CHAPTER THIRTEEN: Bulimia, anxiety, and the demand of the Other

Slice ePub May 23, 2014

Maria-Cristina Aguirre

The purpose of this paper is to interrogate the connection between bulimia and anxiety. Through several short clinical vignettes, we will examine the connection between anxiety and the demand of the Other.

Andrea is as beautiful as she is thin; she is brilliant but her life is a mess. She defines herself as different, radically different. The first time she saw me she told me, “I’m not like you.” How can she know what I’m like at first glance? She has other needs, she says, she cannot keep in place; she has to move constantly, but it is always too late. What she wants is what was there before, if only she had made a decision other than the one that she did. She is constantly regretting what could have been. It is easy here to perceive the signs of the hysteric’s desire. Maybe. Andrea is not my patient. I met her briefly through a friend of her family who is trying to help her get her act together and get treatment.
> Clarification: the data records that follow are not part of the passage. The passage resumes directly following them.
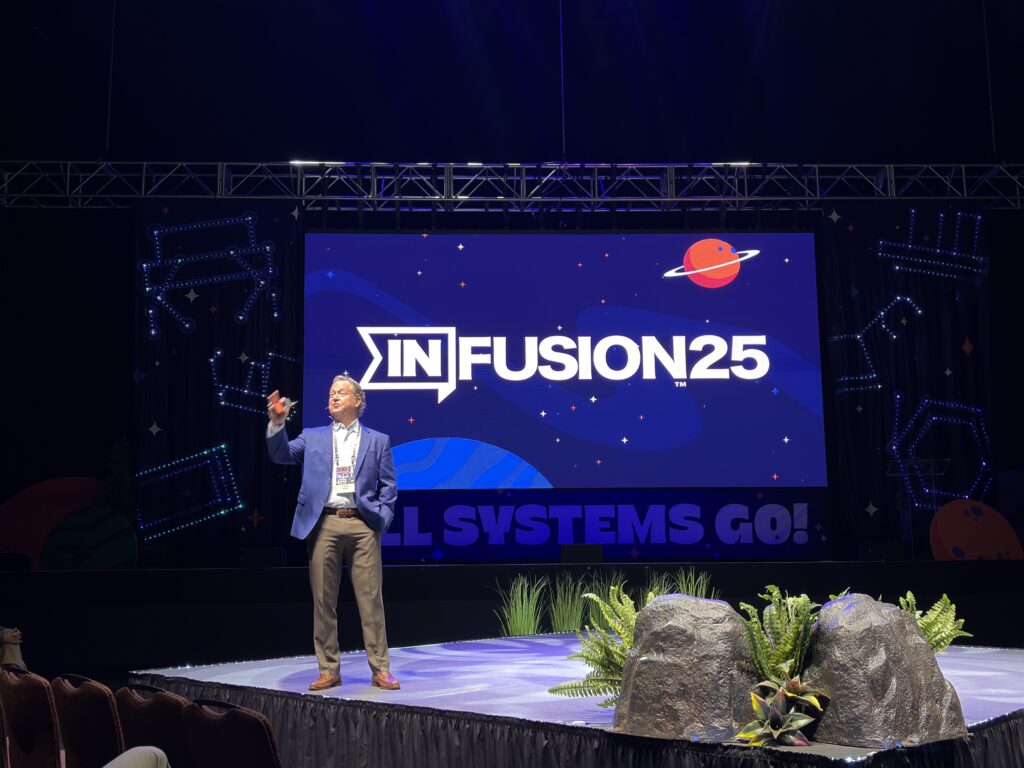A speaker stands on stage in front of a large screen displaying INFUSION25 with a planet graphic. Stage decorations include rocks, plants, and illuminated designs. The words ALL SYSTEMS GO! are visible below the screen.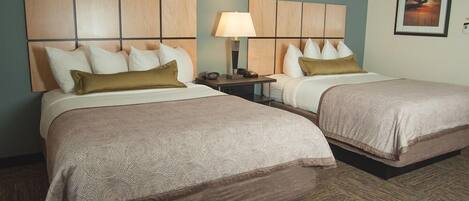 A hotel room with two beds, each with a headboard, a bedside table with a lamp, and a framed picture on the wall.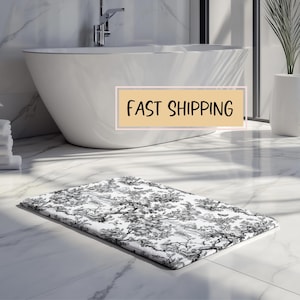 May include: A white bath mat with a black and white floral pattern. The mat is in a bathroom with a white bathtub and a white tiled floor. The text "FAST SHIPPING" is visible in the image.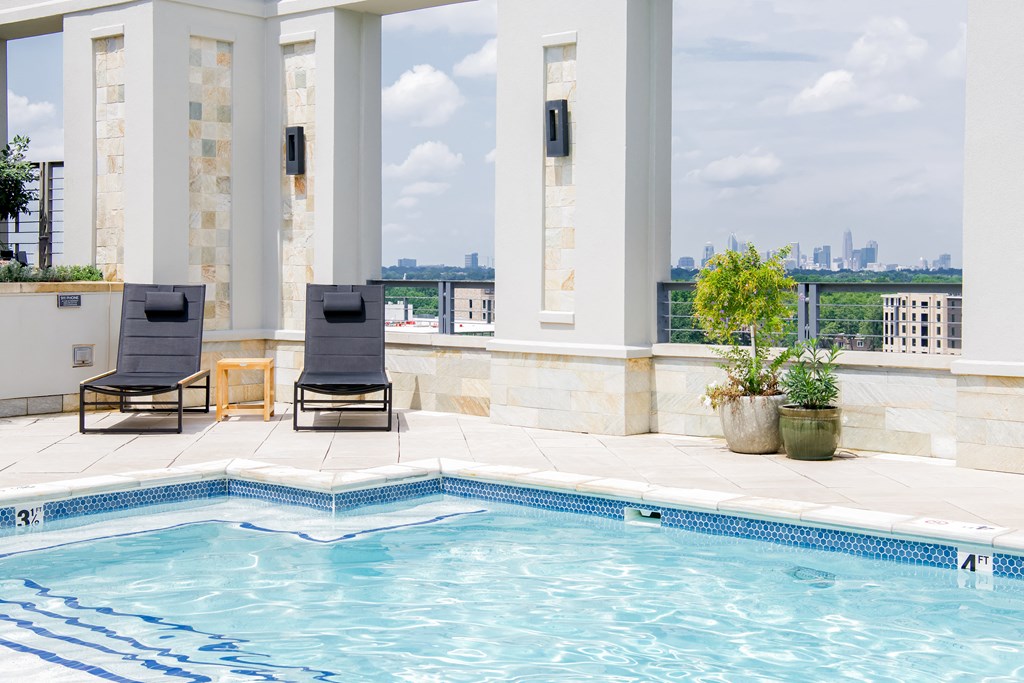 a swimming pool with two lounge chairs and a view of the city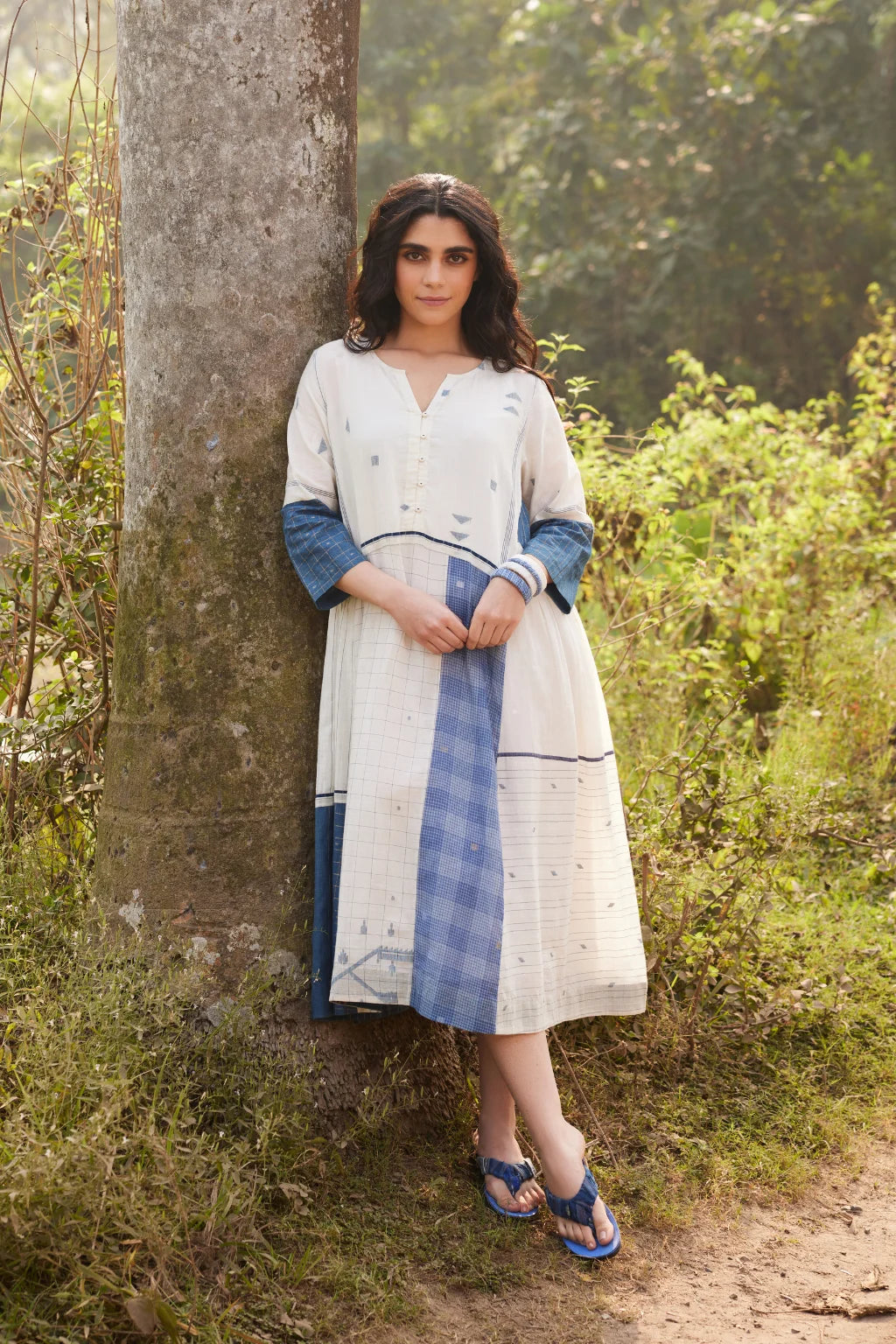 Sarron Sevina Dress, white and blue patchwork cotton Jamdani dress with zari-check panels and fabric buttons.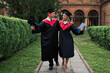 © Тарас Нагирняк - Two gradute friends in graduation robes walking in university campus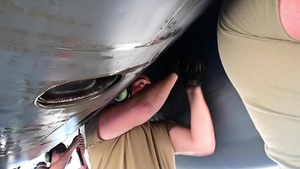 Preflight maintenance before a Bomber Task Force Europe sortie.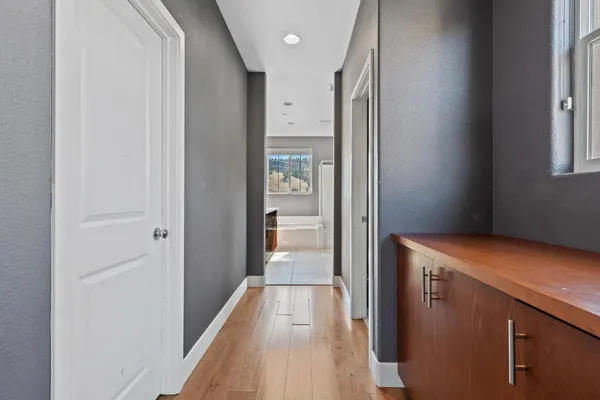 a view of a hallway with wooden floor and closet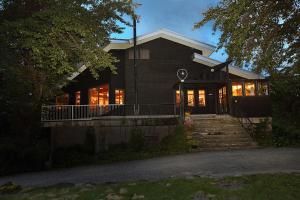 a house with lights on in the night at Momiji in Otari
As Andrea is incapable of keeping appointments, they are looking for an institution to help her: first to stabilize her and afterwards to continue treatment. On a previous hospitalization she jumped from a second floor window and broke her back: “I wanted to get out.” There is a certain ambivalence in her treatment of her body, which she both worships and punishes, submitting to extenuating hours of exercise that leaves her exhausted. There is that quality of the mortification of the body which is often encountered in the clinic of anorexia. From her childhood the friend of the family told me that Andrea was left alone for long hours in her crib while her mother went out with Andrea’s older sister to luncheons or tea parties. The anxiety that inhabits Andrea is as touching as it is pathetic. There is an enormous demand to the Other to take care of her while at the same time she sabotages any help given.